Infine va evidenziato – per non incorrere in
equivoci o ingenerare certezze di impunità
da parte dei trasgressori – che un oramai consolidato orientamento (v. da
ultimo Cass. 16 novembre 2000 (in Guida al lavoro, n.49/2000, p.25, cui adde
Cass. 1 settembre 2000, n. 11476 e Cass.22 aprile 2000, n. 5299, in sintesi
in Lav. prev. Oggi, n. 6/2000, p. 1273) asserisce l’assoluta non
necessarietà dell’obbligo di previsione e affissione, ai fini della legittimità
della sanzione disciplinare conservativa o espulsiva ex art. 7 l. n. 300/70,
allorché gli addebiti contestati al lavoratore si riferiscano a comportamenti
costituenti violazione di norme penali o, anche al di là della loro rilevanza o
non rilevanza penale, qualora per il loro carattere “visibilmente
antigiuridico” sicuramente espongano il trasgressore ad una riprovazione
sociale. Si sostiene - invero talora con eccesso di amplificazione ad una
indefinita gamma di fattispecie non sempre circoscrivibili (come invece
dovrebbe consentire indirettamente anche una semplice affermazione di
principio) - che la garanzia prevista
dall’art. 7, 1 comma, l. n. 300/’70 “è collegata al licenziamento per giusta
causa o giustificato motivo quando esso sia intimato per specifiche ipotesi
previste dalla normativa collettiva o (validamente) poste dal datore di lavoro
e non anche quando faccia riferimento a situazioni giustificative del recesso,
correlate a comportamenti del lavoratore che siano considerati dalla coscienza
sociale lesivi delle regole fondamentali del vivere civile o siano lesivi
dell’interesse dell’impresa o comunque costituiscano gravi violazioni dei
doveri fondamentali del lavoratore, come quelli inerenti alla fedeltà e al
rispetto del patrimonio del datore di lavoro” (così Cass. 27 marzo 1999, n.

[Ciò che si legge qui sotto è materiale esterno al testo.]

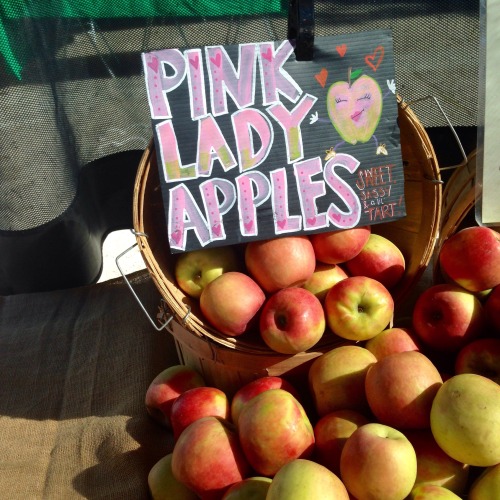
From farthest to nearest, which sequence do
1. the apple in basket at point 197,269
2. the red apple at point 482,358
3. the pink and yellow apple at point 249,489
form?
the apple in basket at point 197,269, the red apple at point 482,358, the pink and yellow apple at point 249,489

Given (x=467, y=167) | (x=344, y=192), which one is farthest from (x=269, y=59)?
(x=467, y=167)

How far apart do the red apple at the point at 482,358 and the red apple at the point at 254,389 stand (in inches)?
14.1

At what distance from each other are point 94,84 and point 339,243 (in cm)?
137

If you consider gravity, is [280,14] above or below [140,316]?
above

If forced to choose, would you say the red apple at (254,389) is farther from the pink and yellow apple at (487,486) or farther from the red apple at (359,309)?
the pink and yellow apple at (487,486)

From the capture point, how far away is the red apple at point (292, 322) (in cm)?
110

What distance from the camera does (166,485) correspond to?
3.61ft

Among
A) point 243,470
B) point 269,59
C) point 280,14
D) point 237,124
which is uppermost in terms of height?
point 280,14

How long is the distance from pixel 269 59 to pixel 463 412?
81 centimetres

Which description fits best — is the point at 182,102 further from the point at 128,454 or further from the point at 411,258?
the point at 128,454

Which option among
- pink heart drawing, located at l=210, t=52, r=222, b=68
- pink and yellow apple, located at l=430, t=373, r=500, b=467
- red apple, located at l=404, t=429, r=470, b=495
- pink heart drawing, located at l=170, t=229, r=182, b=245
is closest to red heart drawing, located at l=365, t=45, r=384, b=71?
pink heart drawing, located at l=210, t=52, r=222, b=68

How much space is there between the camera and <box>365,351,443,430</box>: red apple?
97 cm

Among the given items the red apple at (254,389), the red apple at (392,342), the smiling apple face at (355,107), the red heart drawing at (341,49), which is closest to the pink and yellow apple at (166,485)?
the red apple at (254,389)

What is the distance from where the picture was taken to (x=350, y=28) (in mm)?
2219
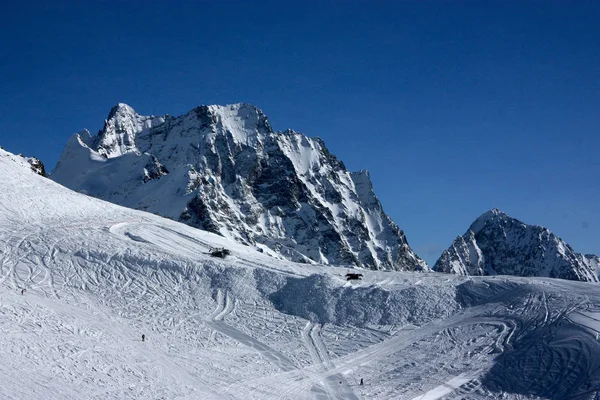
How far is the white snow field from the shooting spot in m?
A: 32.6

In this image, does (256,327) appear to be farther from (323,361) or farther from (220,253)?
(220,253)

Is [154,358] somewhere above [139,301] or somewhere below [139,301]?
below

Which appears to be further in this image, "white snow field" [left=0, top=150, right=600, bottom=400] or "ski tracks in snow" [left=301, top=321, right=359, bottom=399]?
"ski tracks in snow" [left=301, top=321, right=359, bottom=399]

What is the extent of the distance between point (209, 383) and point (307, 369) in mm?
5935

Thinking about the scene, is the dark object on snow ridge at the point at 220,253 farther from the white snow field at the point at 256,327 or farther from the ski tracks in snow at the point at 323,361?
the ski tracks in snow at the point at 323,361

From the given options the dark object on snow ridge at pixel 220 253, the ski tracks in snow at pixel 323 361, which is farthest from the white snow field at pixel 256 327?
the dark object on snow ridge at pixel 220 253

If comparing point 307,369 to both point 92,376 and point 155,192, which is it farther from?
point 155,192

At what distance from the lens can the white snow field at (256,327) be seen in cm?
3259

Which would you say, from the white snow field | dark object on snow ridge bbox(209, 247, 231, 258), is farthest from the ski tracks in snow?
dark object on snow ridge bbox(209, 247, 231, 258)

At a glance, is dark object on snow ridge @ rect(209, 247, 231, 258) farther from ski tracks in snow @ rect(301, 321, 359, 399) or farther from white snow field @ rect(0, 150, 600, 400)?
ski tracks in snow @ rect(301, 321, 359, 399)

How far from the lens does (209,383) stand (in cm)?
3319

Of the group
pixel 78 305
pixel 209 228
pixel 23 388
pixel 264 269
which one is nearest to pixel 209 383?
pixel 23 388

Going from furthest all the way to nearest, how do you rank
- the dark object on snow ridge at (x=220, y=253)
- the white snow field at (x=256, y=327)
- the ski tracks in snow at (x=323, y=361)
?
the dark object on snow ridge at (x=220, y=253), the ski tracks in snow at (x=323, y=361), the white snow field at (x=256, y=327)

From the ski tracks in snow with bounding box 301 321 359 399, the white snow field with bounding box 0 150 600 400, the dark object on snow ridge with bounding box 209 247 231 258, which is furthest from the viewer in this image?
the dark object on snow ridge with bounding box 209 247 231 258
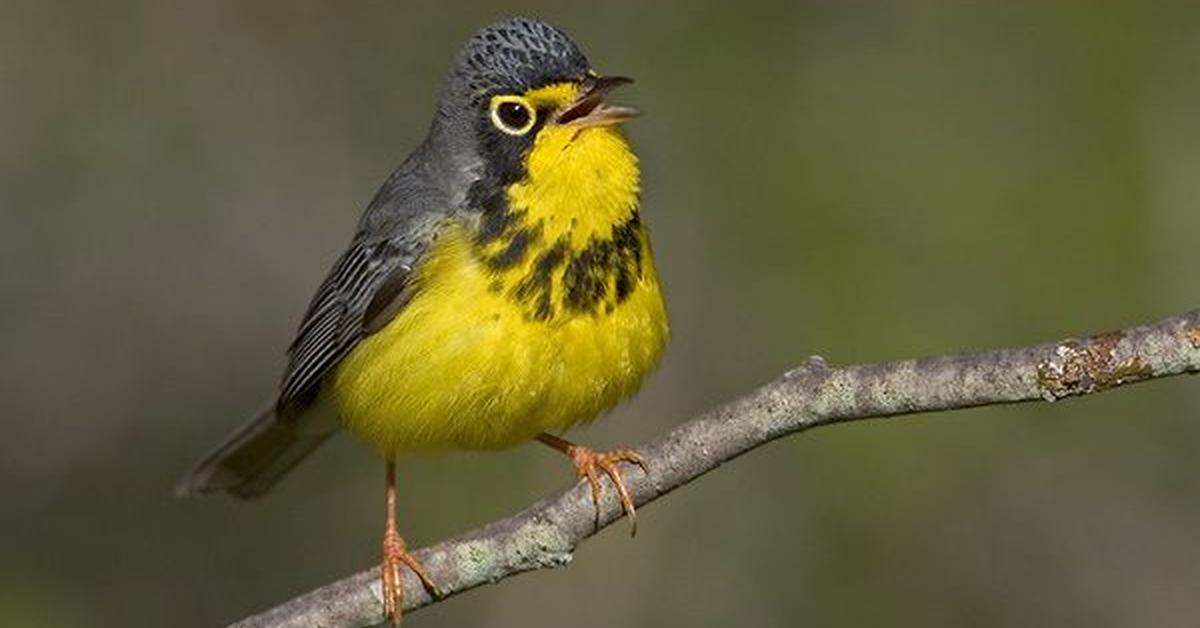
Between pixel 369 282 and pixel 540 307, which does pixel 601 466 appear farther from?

2954). Insomma la garanzia della
previsione e pubblicità del codice disciplinare – condizionante la
validità dell’irrogazione della sanzione – non può trovare applicazione, (secondo
il precitato orientamento dottrinale e giurisprudenziale prevalente del quale
deve tenersi indiscutibilmente conto), qualora il licenziamento per
giustificato motivo o giusta causa venga intimato per comportamenti del
prestatore di lavoro che la coscienza sociale considera lesivi delle norme
della civile convivenza, codificate in precetti dell’ordinamento positivo o in
convincimenti morali di base (c.d. etica comune) per l’ordinamento
medesimo (sul punto, nello stesso senso ed in aggiunta alle precedenti
decisioni, Cass. 27.3.1999, n. 2954, in Dir. prat. lav. 1999, 33, 2412;
Cass. 18.9.1996, n. 8751, in Giust. civ. 1997, I, 997 e in Lav. giur.
1997, 3, 225; Cass. 17.11.1994, n. 9719 in Dir. lav. 1995, II, 395).